It may be a bit pricey to get to Thailand by air, but once you're there you can take advantage of bargain-basement flights. Just bear in mind that flights in and out of Thailand are often overbooked so confirm, confirm and reconfirm. Buses are a sterling way to get around - they're fast (often terrifyingly!) air-conditioned and comfy. There are even women-only buses. However, there have been bad reports of the service on buses booked from agencies on Thanon Khao San. If you want to get to Malaysia, there are train services.

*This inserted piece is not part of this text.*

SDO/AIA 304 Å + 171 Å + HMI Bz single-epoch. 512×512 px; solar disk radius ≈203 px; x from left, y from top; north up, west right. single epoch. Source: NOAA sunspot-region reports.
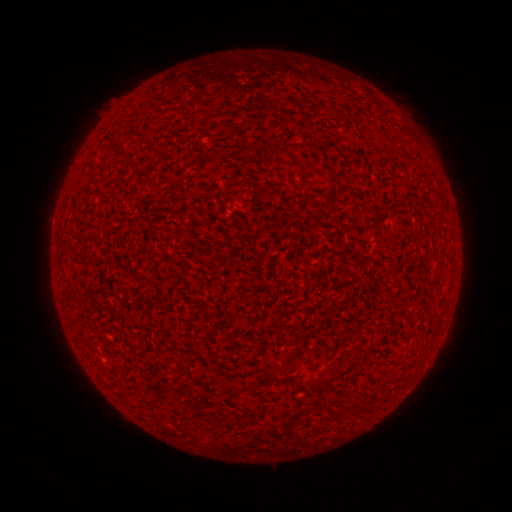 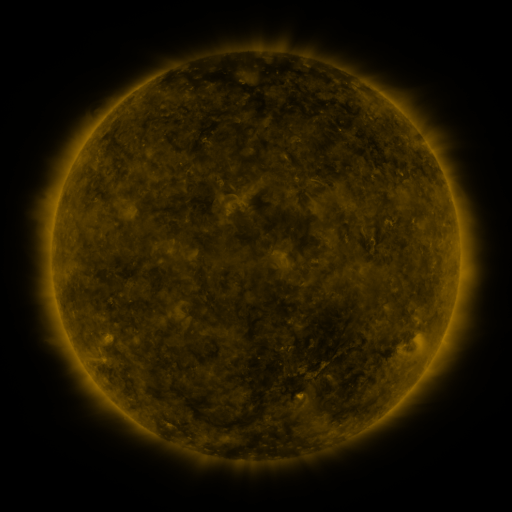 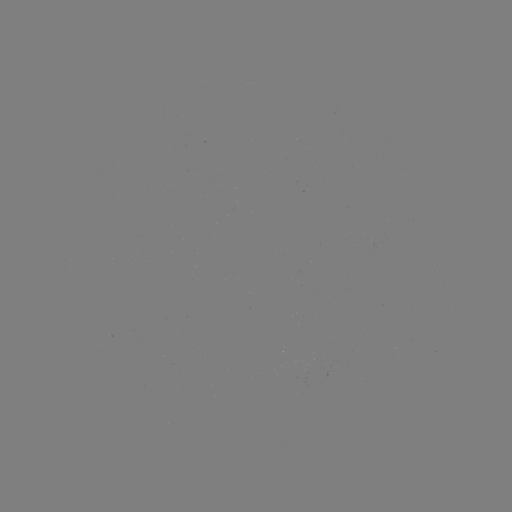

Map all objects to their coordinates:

The bad news is that it can be quite expensive flying to Bangkok, depending on your point of departure; the good news is that once you're there you can shop around for an inexpensive return ticket. A host of international carriers land at Don Muang, Bangkok's major airport terminal. Flights in and out of Thailand are often overbooked so it's imperative that you reconfirm ongoing flights as soon as you arrive. The departure tax on international flights is waived if you're in the country for less than 12 hours.

Overland travel from Malaysia is popular and there are four border crossings between Thailand and Malaysia, two on the west coast, one in the centre and one on the east coast. It's not possible to buy through-fare tickets for rail journeys between Bangkok and Kuala Lumpur or Singapore, unless you ride the luxurious Eastern & Oriental Express, but the trip can be made on express trains via the Thai-Malaysia border at Pedang Besar. The journey usually requires an overnight stop in Butterworth (Malaysia) in order to comfortably make train connections.

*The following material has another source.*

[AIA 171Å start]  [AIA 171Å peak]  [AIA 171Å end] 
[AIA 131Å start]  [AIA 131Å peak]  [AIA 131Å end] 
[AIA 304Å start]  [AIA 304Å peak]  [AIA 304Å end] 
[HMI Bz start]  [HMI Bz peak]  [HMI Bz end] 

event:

There are plenty of crossing points between Thailand and Myanmar, Laos or Cambodia, but very few border crossings are made - officially, at least.

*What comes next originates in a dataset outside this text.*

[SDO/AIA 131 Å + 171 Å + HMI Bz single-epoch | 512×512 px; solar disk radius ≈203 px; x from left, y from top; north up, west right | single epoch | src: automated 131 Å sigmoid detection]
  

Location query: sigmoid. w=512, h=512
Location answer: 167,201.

It's legal for non-Thai foreigners to cross the Mekong River by ferry between Thailand and Laos at the following points: Nakhon Phanom (opposite Tha Khaek), Chiang Khong (opposite Huay Xai) and Mukdahan (opposite Savannakhet).


Getting Around

The only fault of the trains that ply around Bangkok is slowness - otherwise, they're a delightful option: cheap, comfortable and efficient. Motorbikes are popular, but if you want to take to the roads, even in a car, beware of the anarchic Thai traffic. A cruisier option is to take one of the many forms of taxis - there are cars, rickshaws both of the motorised and the people-powered variety, and small pick-ups.
Trains are comfortable, frequent, punctual, moderately priced and rather slow. Sleeping berths are a bargain and a wonderfully comfortable way to traverse the countryside.

Buses are phenomenally (read hair-raisingly) fast, well serviced and air-conditioned. Beware of booking private buses from agencies on Thanon Khao San; the service on such buses can be unbelievably bad. A unique feature of Thai public transport is the women-only buses that revved up in June 2000 - an attempt by the government to protect female passengers from crime and sexual harrasment.

Local transport includes taxis, tuk-tuks (motorised rickshaws), samlors (bicycle rickshaws) and songthaews (small pick-ups). Taxis are (mostly) metered in Bangkok and songthaews tend to run regular routes, but samlors, tuk-tuks and taxis outside Bangkok require bargaining and agreement on a fare before departure

Cars, jeeps or vans can be rented in Bangkok and large provincial capitals. Thais drive on the left-hand side of the road - most of the time.

Motorcycles can be rented in major towns and tourist centres. Always check the condition of the bike thoroughly before you take off, and remember that the Thais are notorious scoff-laws when it comes to road rules.